**Activity**:
Your output must match the data word for word, with every line included.

**** Records shown

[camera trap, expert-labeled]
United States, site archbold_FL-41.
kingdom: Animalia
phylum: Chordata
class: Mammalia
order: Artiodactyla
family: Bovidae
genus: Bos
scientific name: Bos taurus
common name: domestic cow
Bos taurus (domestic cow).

********

**Response area**:
[camera trap, expert-labeled]
United States, site archbold_FL-41.
kingdom: Animalia
phylum: Chordata
class: Mammalia
order: Artiodactyla
family: Bovidae
genus: Bos
scientific name: Bos taurus
common name: domestic cow
Bos taurus (domestic cow).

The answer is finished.